A NEW BOOK alleges that Scotland’s most famous dog has been misrepresented for over a century.
Greyfriars Bobby, famed companion of Jock Gray has long been thought of as a Skye Terrier however the new book suggests he was actually a Dandie Dinmont Terrier.
Two Crufts judges who have been researching the breed of the famed pooch are Mike Macbeth from Canada and Paul Keevil from England and have been working on the book since 2020.
They believe that due to the immense popularity of the Dandie Dinmont in Scotland at the time and the fact there were over fifty breeders in Edinburgh at the time of Bobby’s life, he would have been one of them.

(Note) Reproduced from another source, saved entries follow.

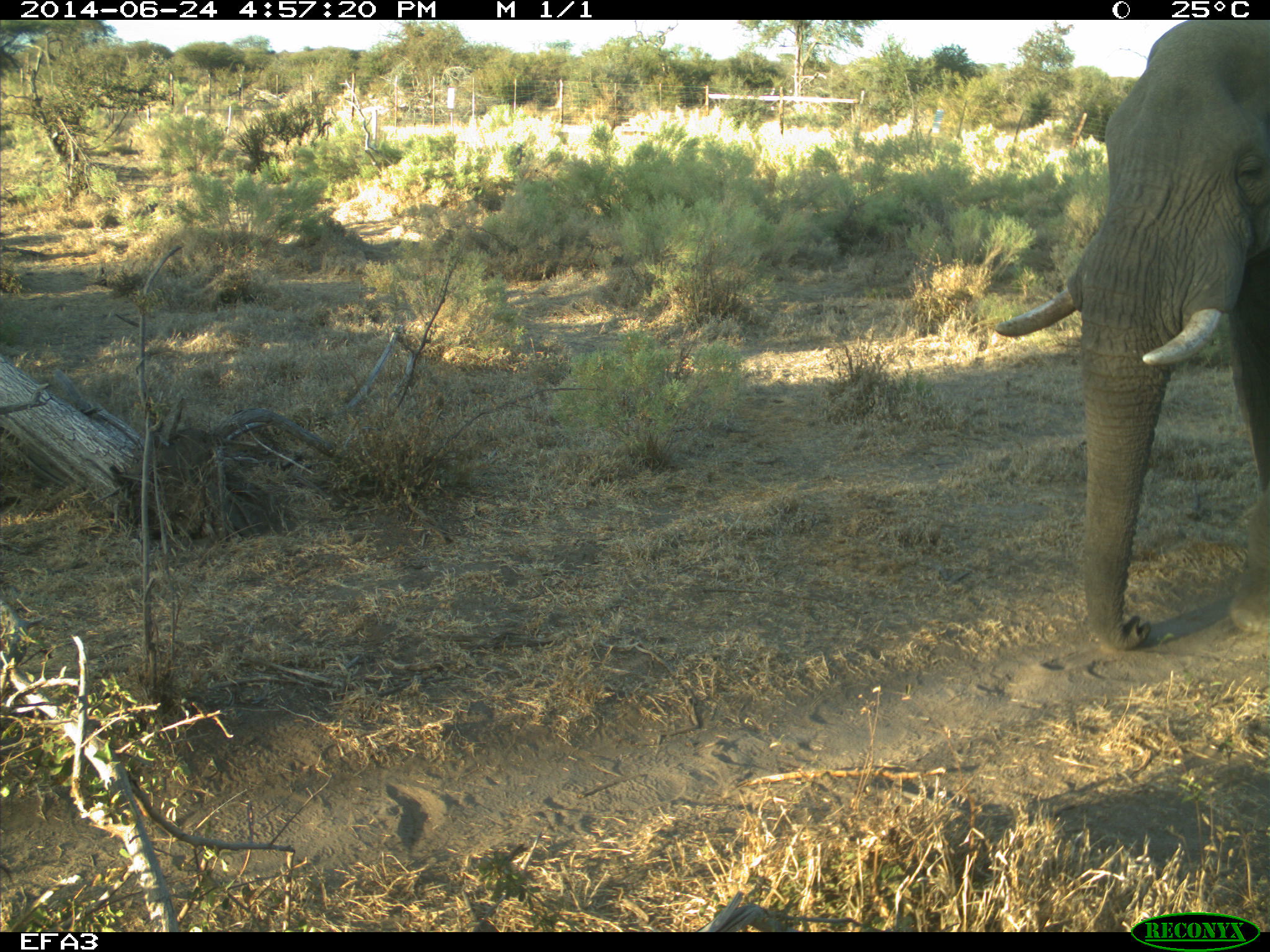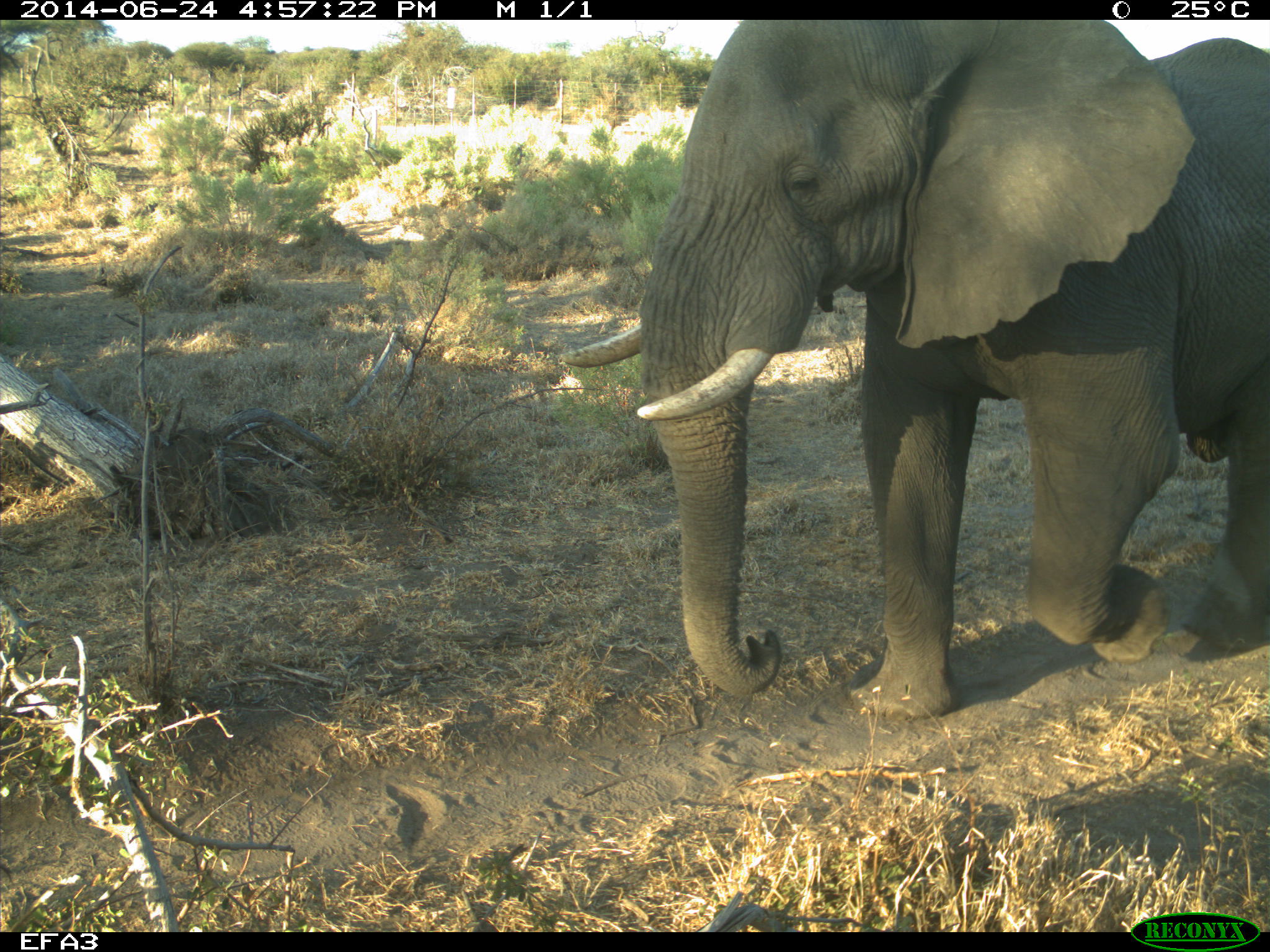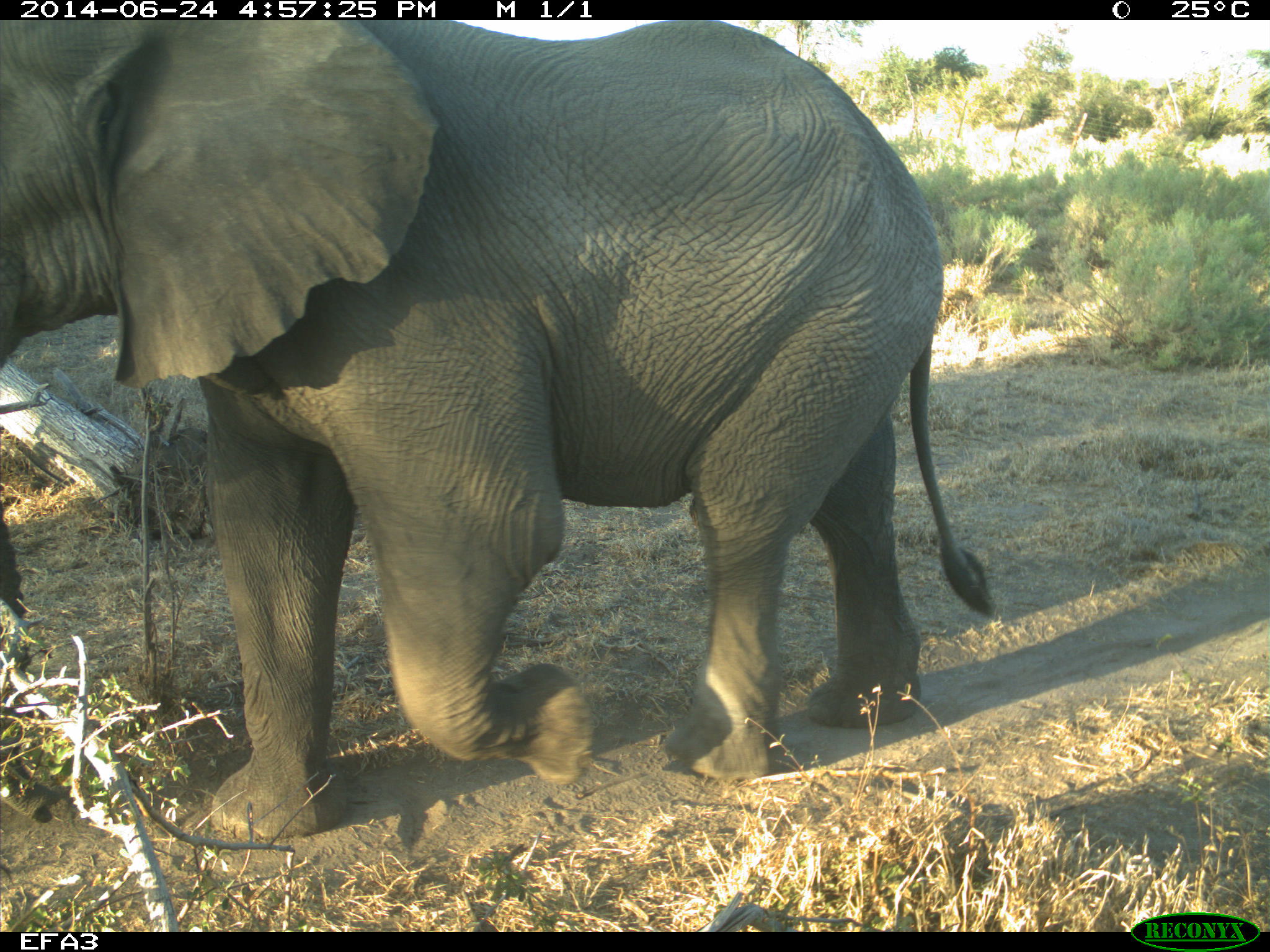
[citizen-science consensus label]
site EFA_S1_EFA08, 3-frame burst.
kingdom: Animalia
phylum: Chordata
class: Mammalia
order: Proboscidea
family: Elephantidae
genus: Loxodonta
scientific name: Loxodonta africana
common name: african bush elephant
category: elephant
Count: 1.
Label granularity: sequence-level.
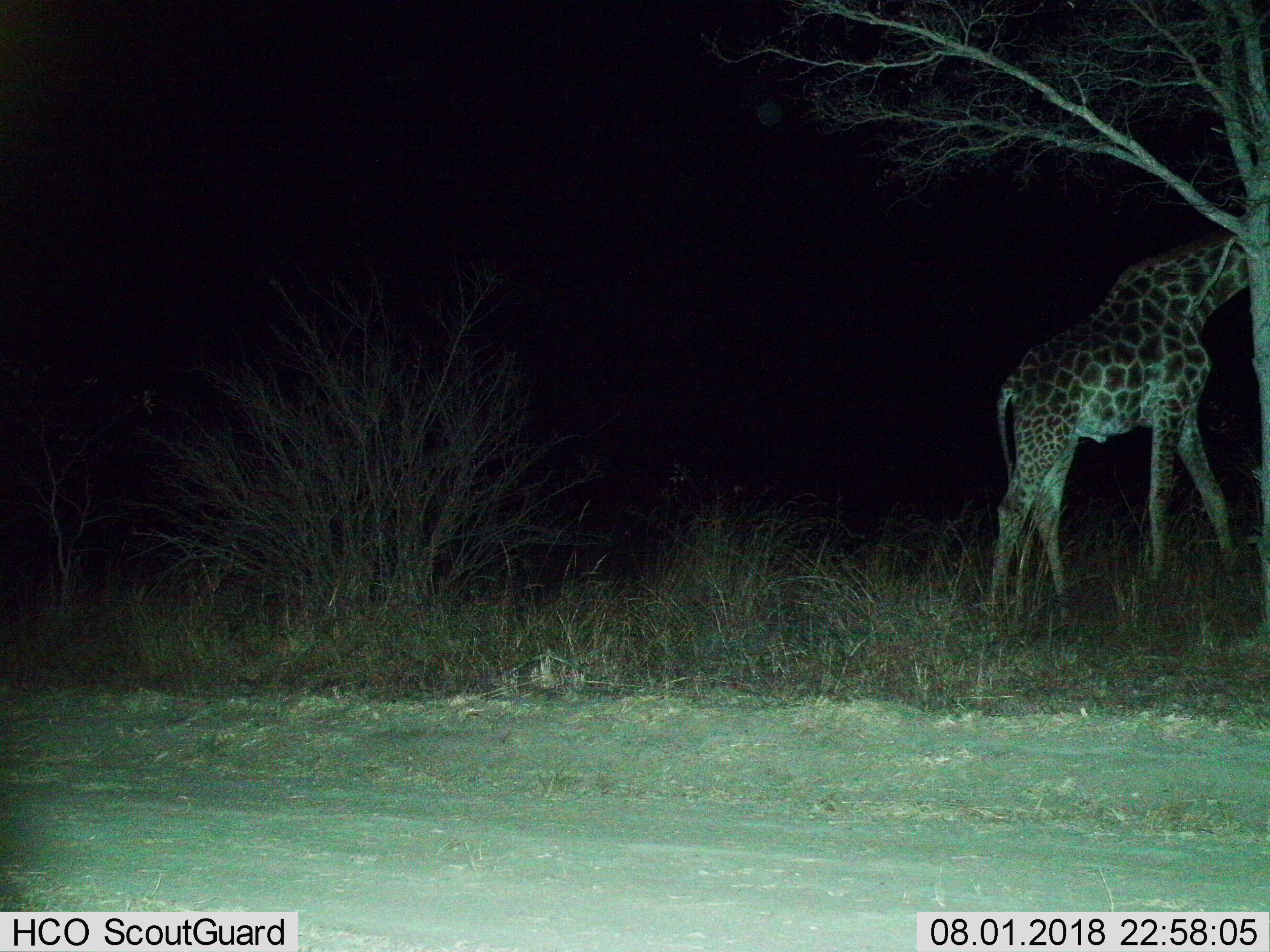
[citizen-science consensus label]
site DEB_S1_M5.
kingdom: Animalia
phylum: Chordata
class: Mammalia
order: Artiodactyla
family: Giraffidae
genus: Giraffa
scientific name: Giraffa camelopardalis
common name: giraffe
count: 1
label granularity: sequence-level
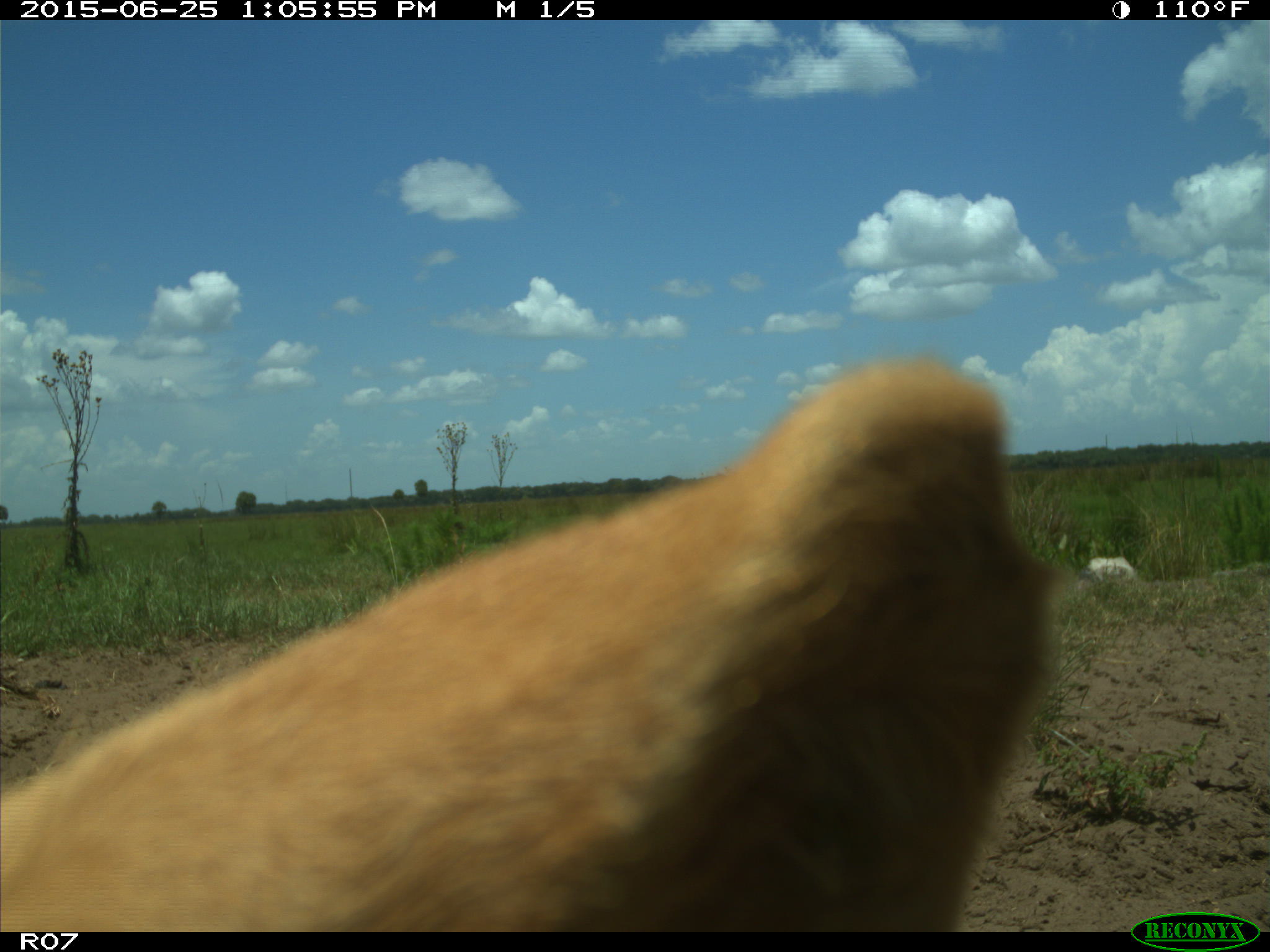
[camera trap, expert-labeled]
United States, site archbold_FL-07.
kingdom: Animalia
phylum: Chordata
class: Mammalia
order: Artiodactyla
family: Bovidae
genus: Bos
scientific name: Bos taurus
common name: domestic cow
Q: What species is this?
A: Bos taurus (domestic cow).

The breed was developed in the Borders whereas Skye terriers tended to be confined to the Isle of Skye, 255 miles away without the benefit of a bridge or motorway.
All the early newspaper articles and sightings never suggest Bobby was a Skye terrier.
In fact, he was almost always referred to as a “Scotch Terrier”, a term used colloquially to describe the Dandie.
Speaking today, Mike Macbeth, president of the Canadian Dandie Dinmont Terrier Club said: “There have been so many competing stories about Greyfriar’s Bobby that the truth has faded like the mist on an Edinburgh morning.
“But the more I researched him for our book “The Dandie Dinmont Terrier, the True Story of Scotland’s Forgotten Breed”, the facts led to only one conclusion: that Greyfriar’s Bobby had to be a Dandie Dinmont Terrier.”